Разница путинской и медведевской эпох состоит в том, что сегодня никакая технократия не может держаться на принципах «машинного» политического производства, то есть на представлении об автоматически самоорганизующихся институциональных системах. Образцовой «машиной» такого рода в эпоху собственного правления был сам Путин. Его относительный уход в тень символизировал срастание технократии с биополитикой, когда наиболее эффективные способы управления строятся на признании управляемого объекта не механизмом (пусть даже и очень сложным), а живущим по своим законам и ритмам «телом». Менеджмент, основанный на инставрационной методологии взращивания органических связей, оказывается не в пример успешнее менеджмента, наследующего ленинско-сталинскую идеологию людей-винтиков, живущих в обществах-фабриках. И дело совсем не в том, что такой менеджмент «гуманнее», а в том, что он не в пример более продуктивен. Пресловутая гуманизация управленческих технологий в огромное количество раз повышает отдачу от политического производства.
Роль образования в осуществлении такой гуманизации невозможно переоценить. Функциональность бюрократии измеряется отныне не ее общеуправленческой компетенцией в целом, а суммой отраслевых управленческих навыков.

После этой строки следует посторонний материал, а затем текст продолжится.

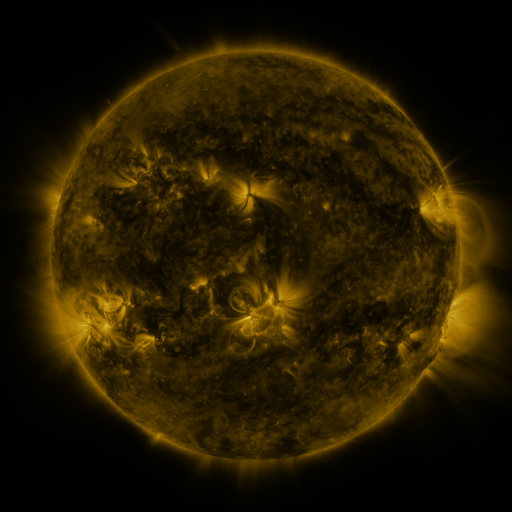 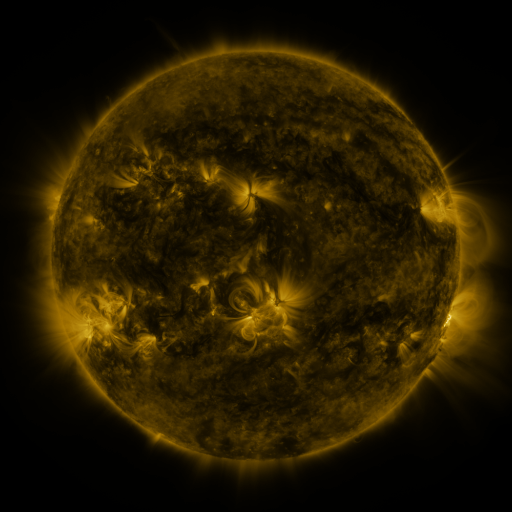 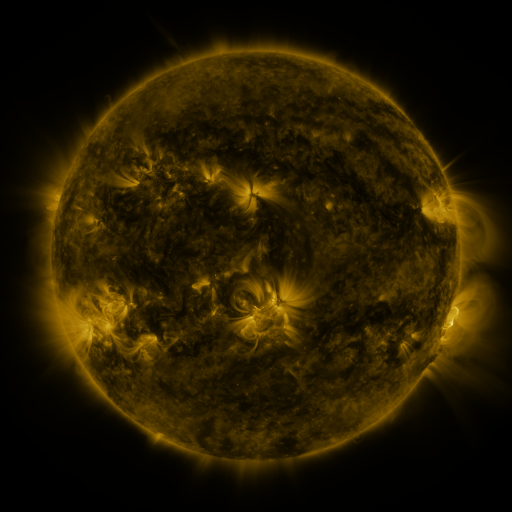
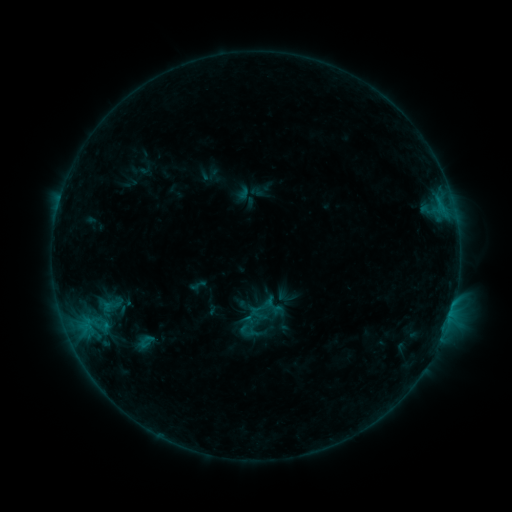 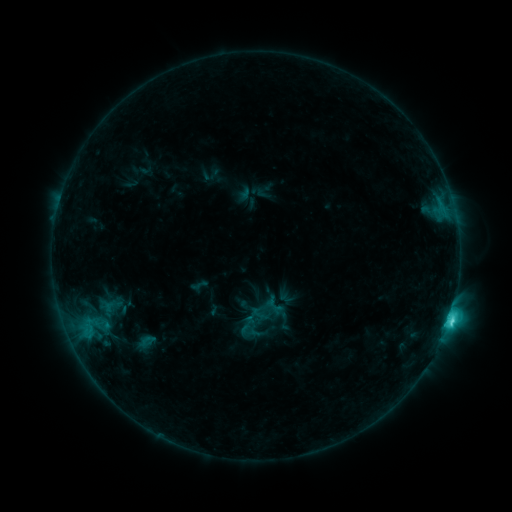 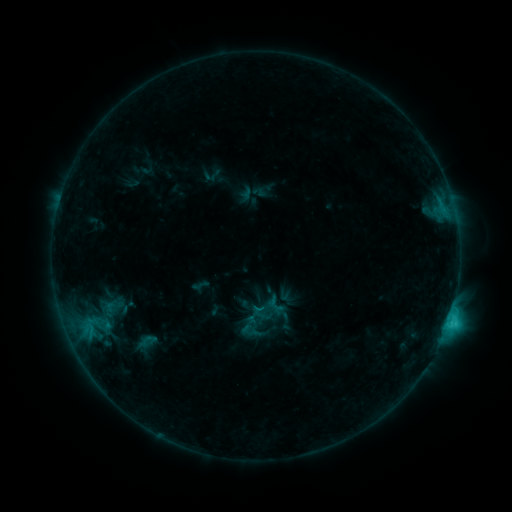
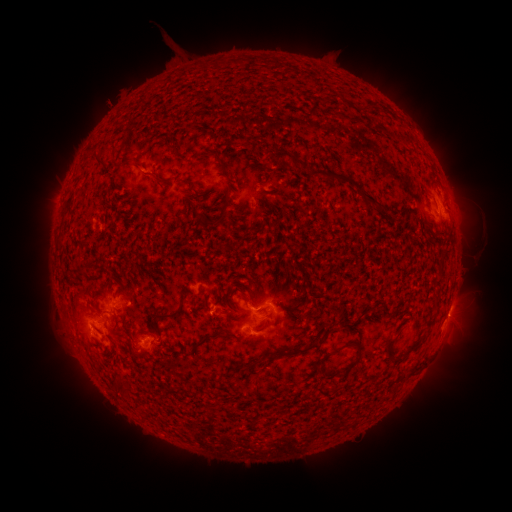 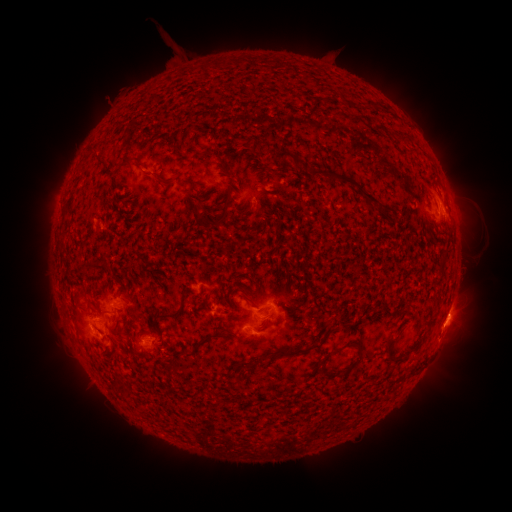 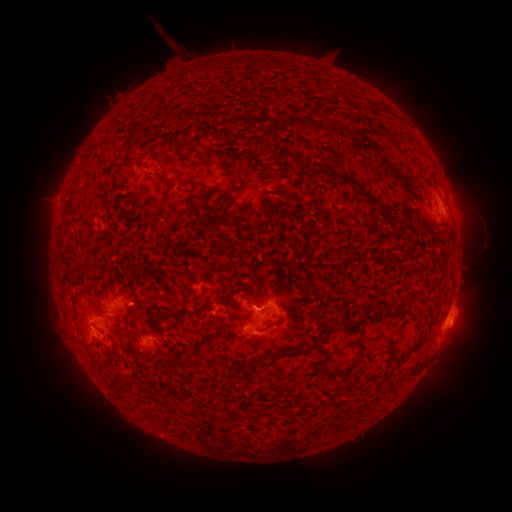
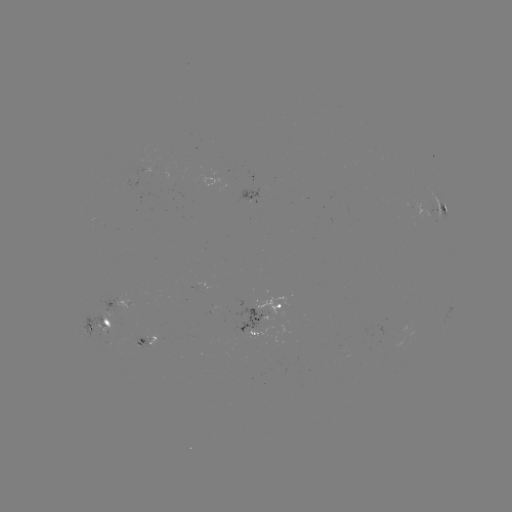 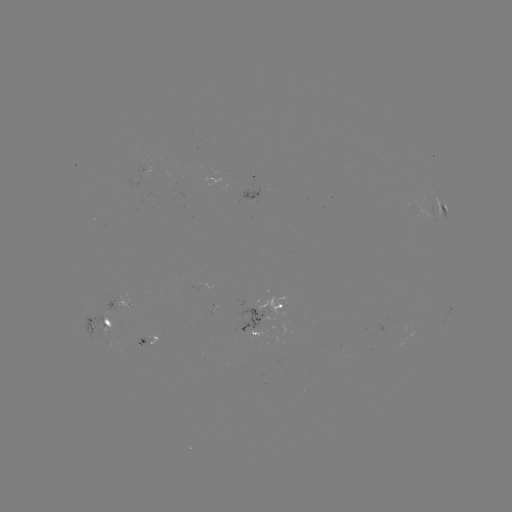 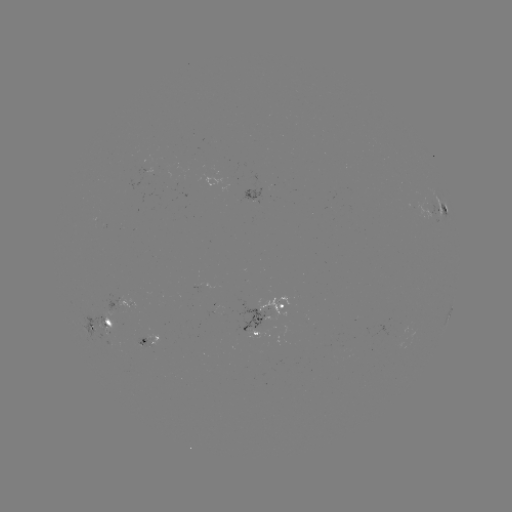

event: flare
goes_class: C3.9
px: (449, 318)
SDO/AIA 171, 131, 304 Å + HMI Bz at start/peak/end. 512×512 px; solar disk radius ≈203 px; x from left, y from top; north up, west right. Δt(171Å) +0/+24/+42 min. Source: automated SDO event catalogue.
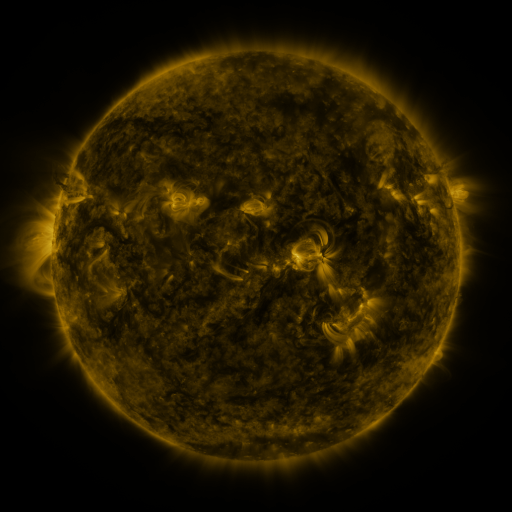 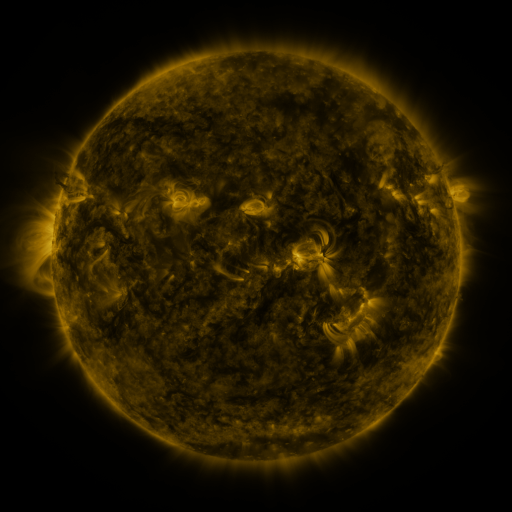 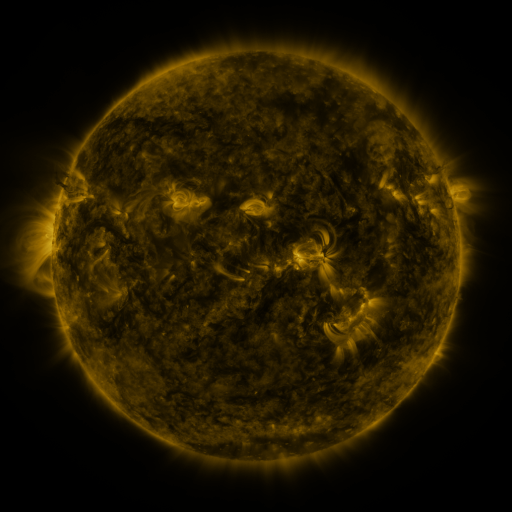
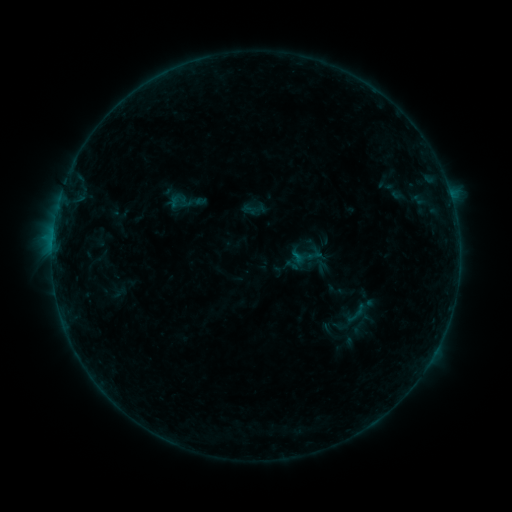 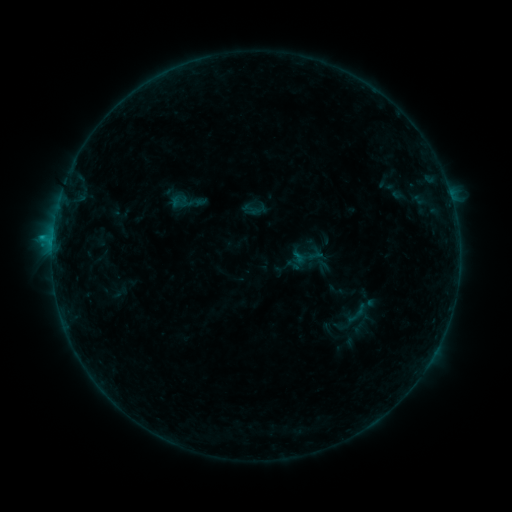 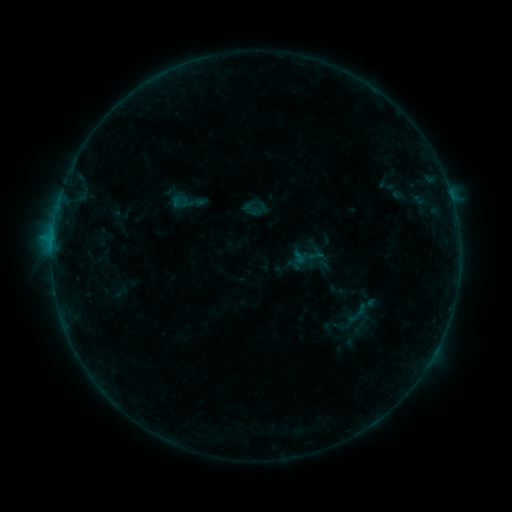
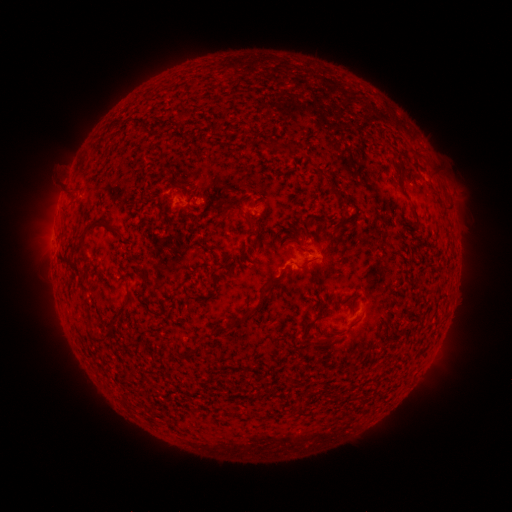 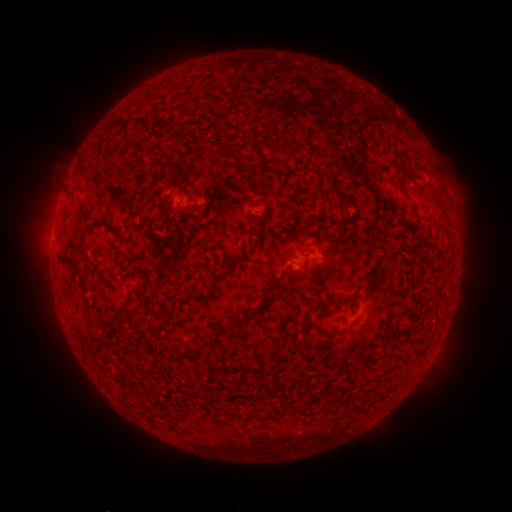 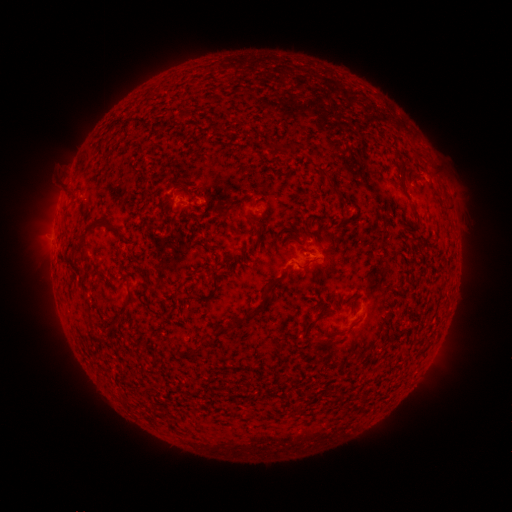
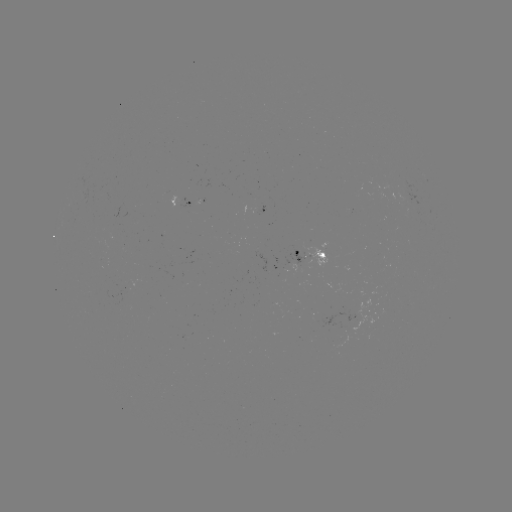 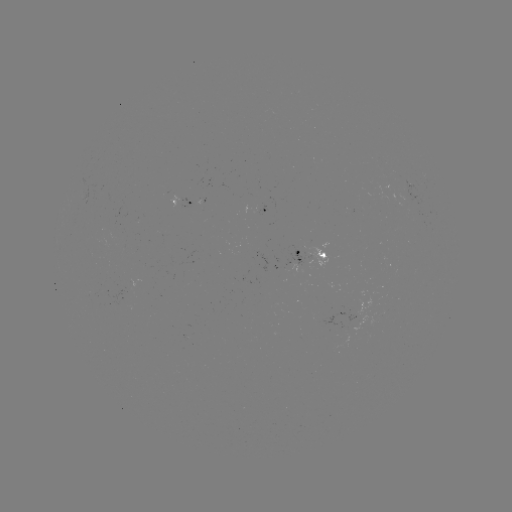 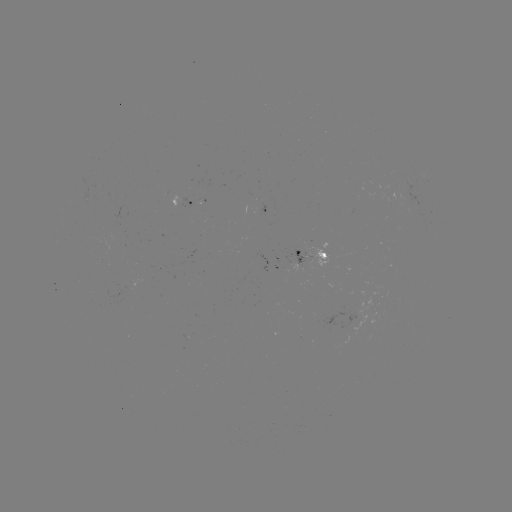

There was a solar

Современный менеджмент основан на эмерджентном, а не кумулятивном подходе к управлению. Данный подход строится не на совпадающем со статусным ростом приращении управленческого опыта, а на превращении самого управления в опыт.[34] Успех административной деятельности измеряется сегодня умением действовать в сложных ситуациях, готовностью к риску и игровой активности, пониманием неизбежной непредсказуемости социальных процессов. Владение антикризисными методиками администрирования превращается в повседневный навык управленца, что имеет, конечно, и свои издержки, поскольку с соответствующими мерками начинают подходить к решению любой возникающей проблемы.
В образовании на смену советской идеологии политехнического образования пришла идеология отраслевой образовательной технократии. Ее принципиальной ставкой является представление о том, что ценность образования находится в зоне ведения не универсальной, а корпоративной этики, которая выступает законной наследницей первой в эпоху неотехнократического реванша. Пафос современной корпоративной этики основан на виртуозной подмене универсальных ценностей общезначимыми в рамках корпорации интересами.[35] Роль образования в процессе трансформации интересов в ценности еще предстоит оценить, хотя уже сейчас ясно, что именно усвоение корпоративных интересов в ходе реализации отраслевого подхода к обучению есть необходимое условие описанной подмены.